WHYYYY go through the drama? Guys, at times, will say they don't want drama except for the fact that their lies create the very drama they claim they want to avoid. We're in the 21st century so women are not always trying to tie somebody down, marry them, and populate the earth with tons of kids. We're all just trying to find people and/or situations that make us happy and keep our lives in balance. Lying just really messes all of that up.
Recently, a guy on POF reached out to re-establish contact after inboxing me about a year ago, expressing interest, and then disappearing. We spoke Friday and were supposed to have brunch today, except - true to form and as predicted - there was no outreach and no brunch. See, I've gotten to the point where I decide, pretty quickly, if you're full of BS and this dude was SURELY full of it. The sad, sad part (as I slept through most of the morning until the early afternoon because I had a WICKED game of squash after a killer workout yesterday) is that he really, really thought I believed we were going out. He got upset when I had that tone of incredulity in our communication around the brunch and he went to great lengths to assure me this time was different.
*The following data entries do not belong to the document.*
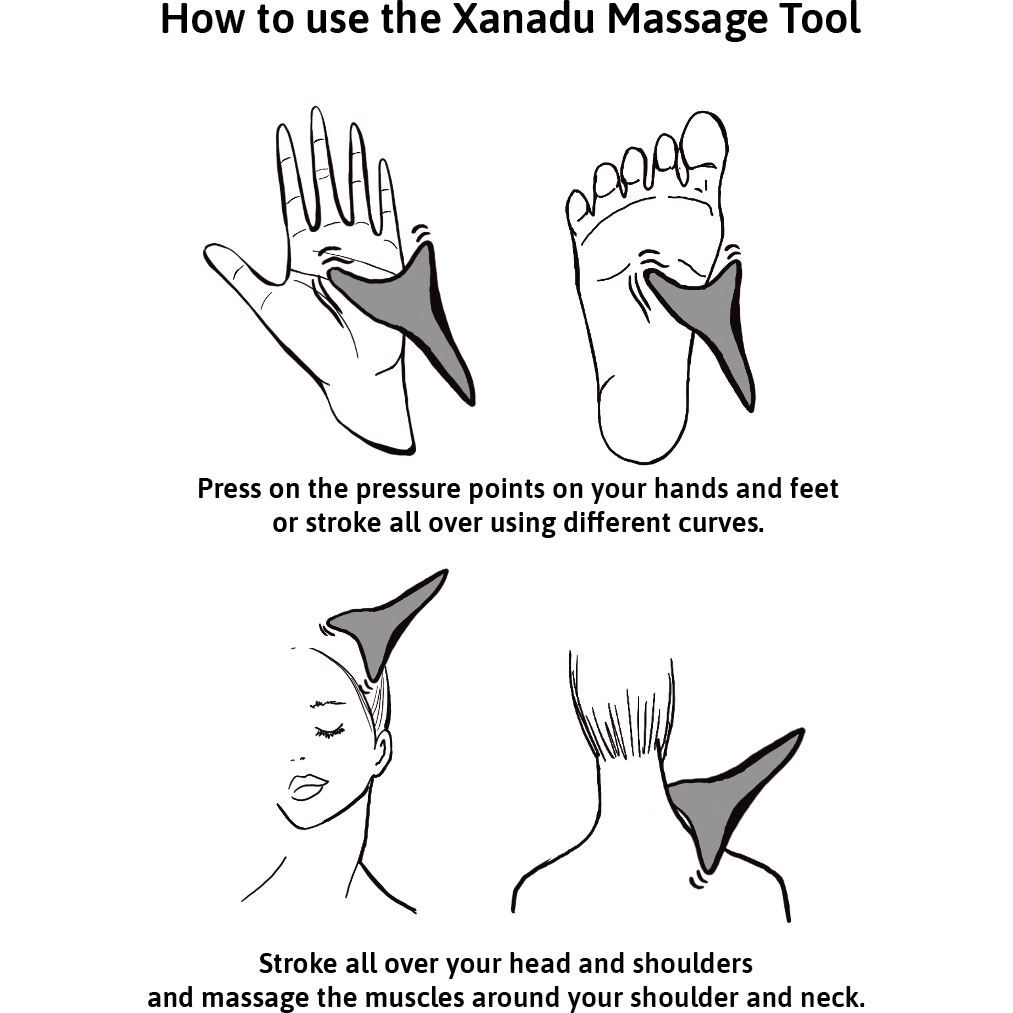 How to use the Xanadu Massage Tool

Press on the pressure points on your hands and feet or stroke all over using different curves.

Stroke all over your head and shoulders and massage the muscles around your shoulder and neck.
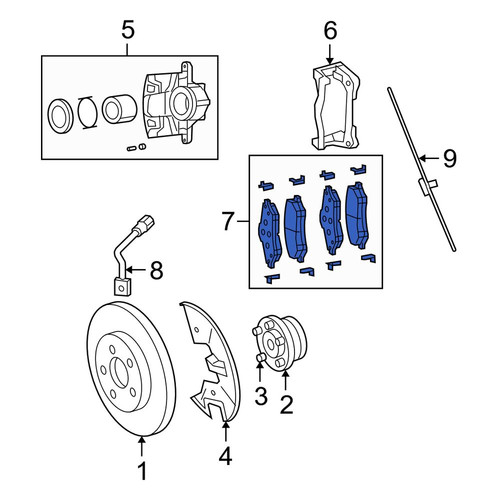 5
6
9
7
8
3
2
4
1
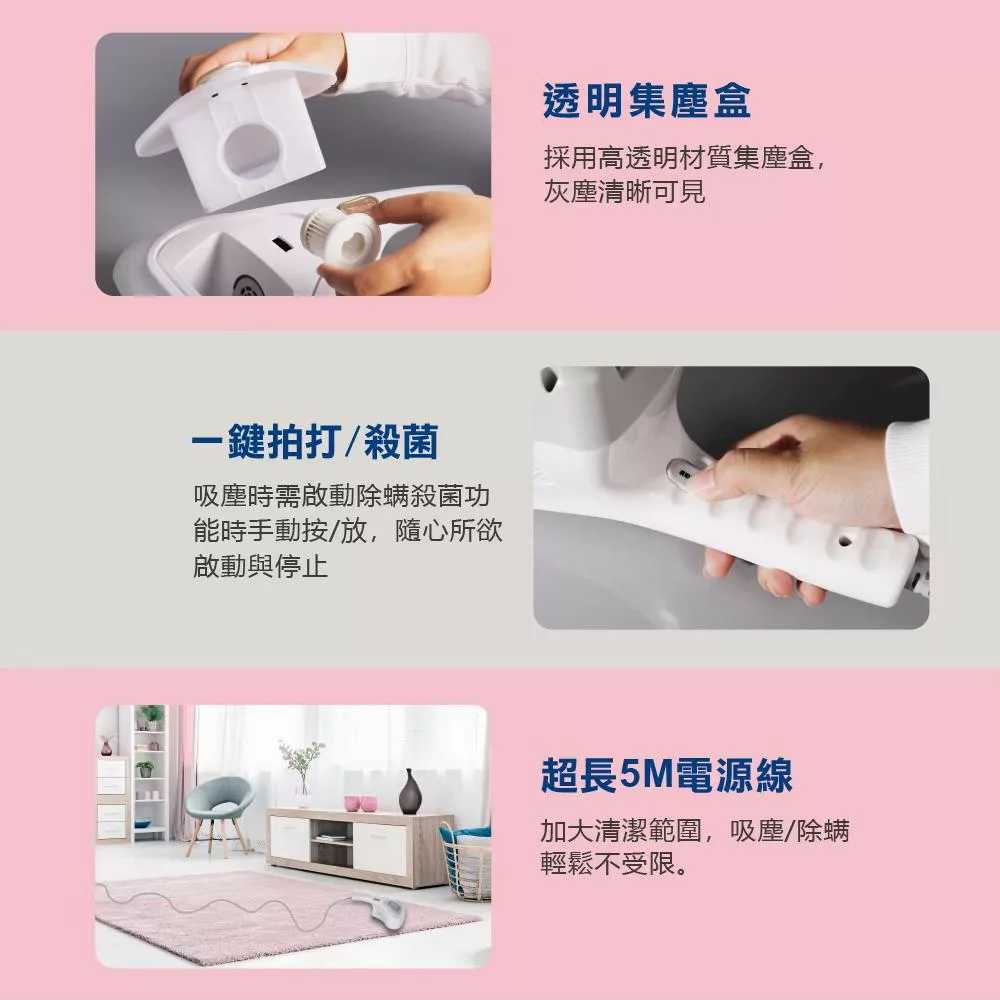 透明集塵盒

採用高透明材質集塵盒，灰塵清晰可見

一鍵拍打/殺菌

吸塵時需啟動除螨殺菌功能時手動按/放，隨心所欲啟動與停止

超長5M電源線

加大清潔範圍，吸塵/除螨輕鬆不受限。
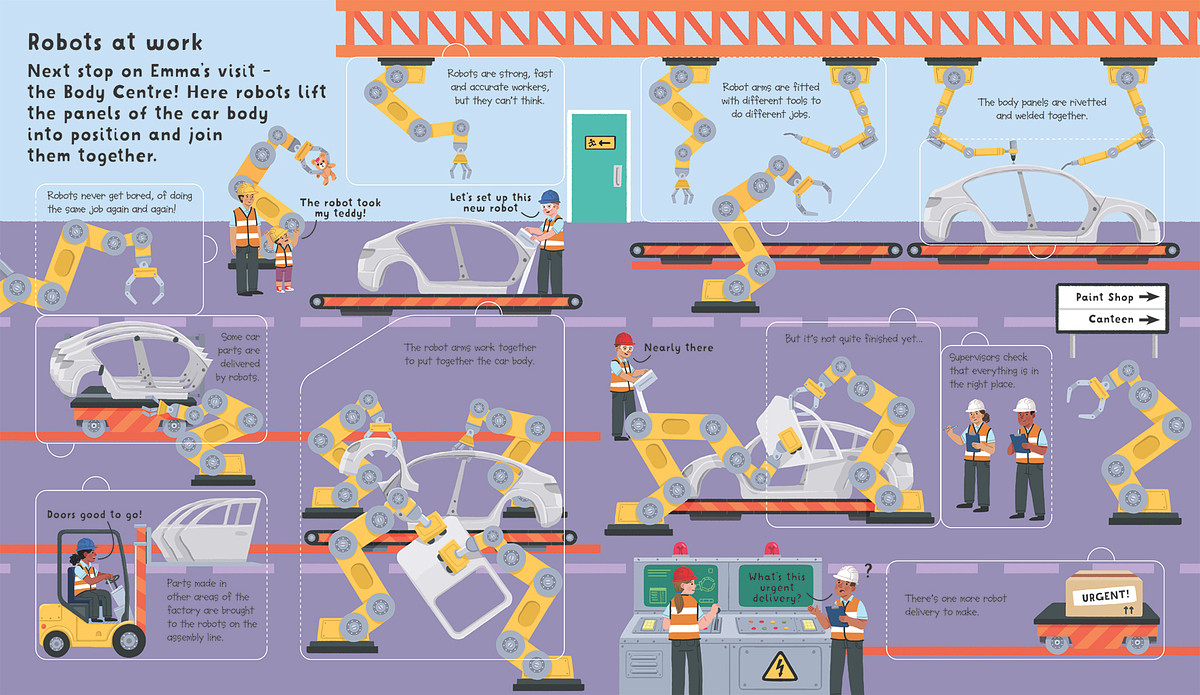 Robots at work

Next stop on Emma's visit – the Body Centre! Here robots lift the panels of the car body into position and join them together.

Robots are strong, fast and accurate workers, but they can't think.

Robot arms are fitted with different tools to do different jobs.

The body panels are rivetted and welded together.

Robots never get bored, of doing the same job again and again!

The robot took my teddy!

Let's set up this new robot

Paint Shop

Canteen

Some car parts are delivered by robots.

The robot arms work together to put together the car body.

Nearly there

But it's not quite finished yet...

Supervisors check that everything is in the right place.

Doors good to go!

Parts made in other areas of the factory are brought to the robots on the assembly line.

What's this urgent delivery?

?

There's one more robot delivery to make.

URGENT!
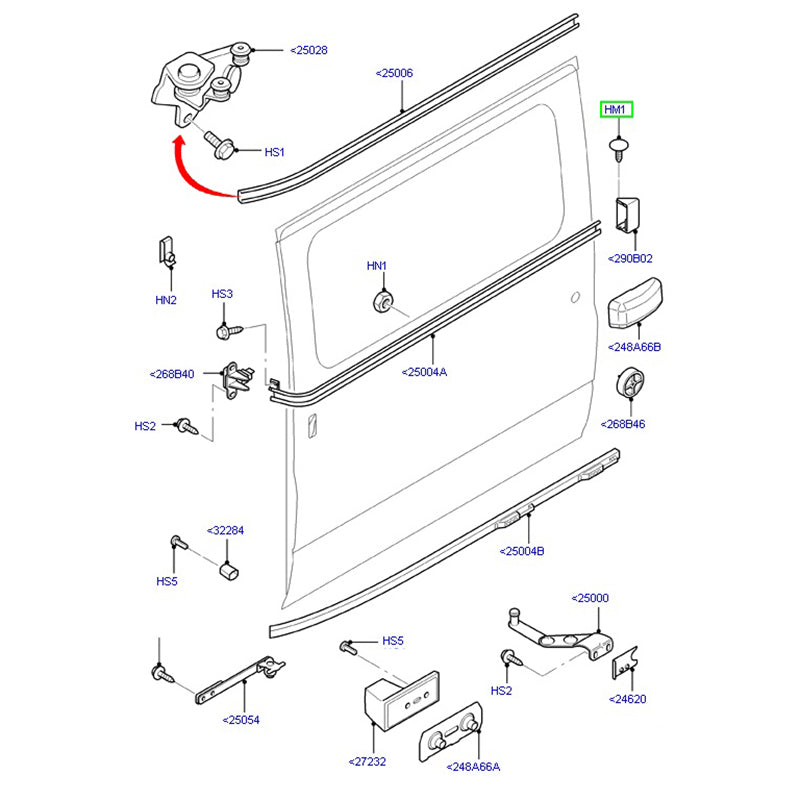 <25028
<25006
HM1
HS1
<290B02
HN2
HN1
HS3
<248A66B
<268B40
<25004A
HS2
<268B46
<32284
<25004B
HS5
<25000
HS5
HS2
<24620
<25054
<27232
<248A66A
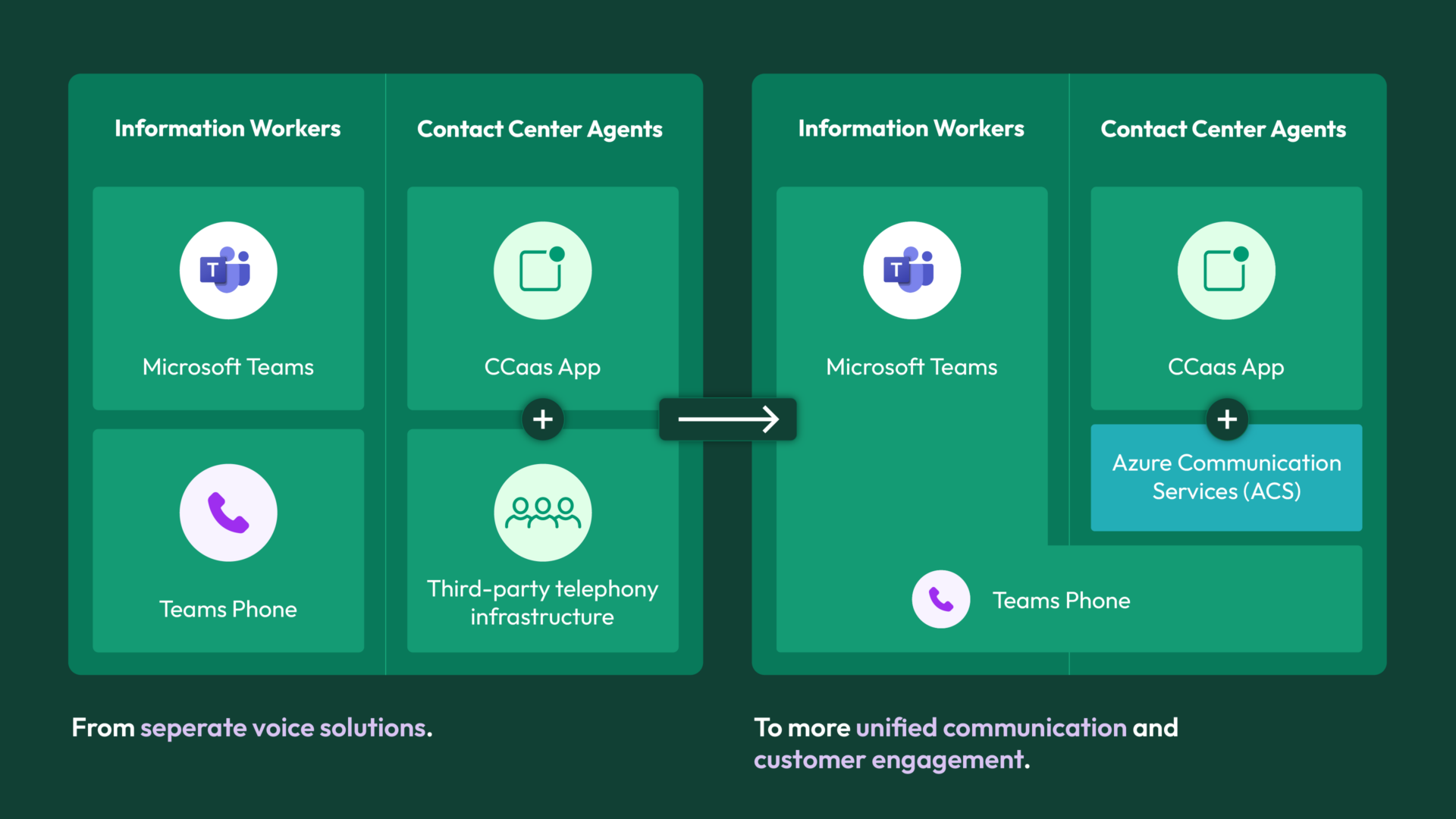 Information Workers

Microsoft Teams

Teams Phone

Contact Center Agents

CCaas App

+

Third-party telephony infrastructure

Information Workers

Microsoft Teams

Contact Center Agents

CCaas App

+

Azure Communication Services (ACS)

Teams Phone

From seperate voice solutions.

To more unified communication and customer engagement.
OF COURSE this time was not different and it only affirmed my notion that dudes lie just to be lying. And that's a huge problem. I mean, we've all told a lie before - we've all sinned and fallen short of the glory. But dang, dudes, ya'll take it to a WHOLE new level. Like, you are really doing the most. Not only is it important to you to tell the lie and try to make it convincing, but you insist upon telling the lie until you feel we actually believe you.
The truth is we never believe you. We always know the truth and we will Sherlock Holmes you, when appropriate, to get to the bottom of things when they sound ridiculous and fishy. Chances are it is in your ENTIRELY AND WHOLLY best interest to be honest from the door. It saves everybody a lot of eye rolling and side eye in the future LOL! Because, at this rate, I don't know how much side eye I have left in me. My eyes might get stuck like that.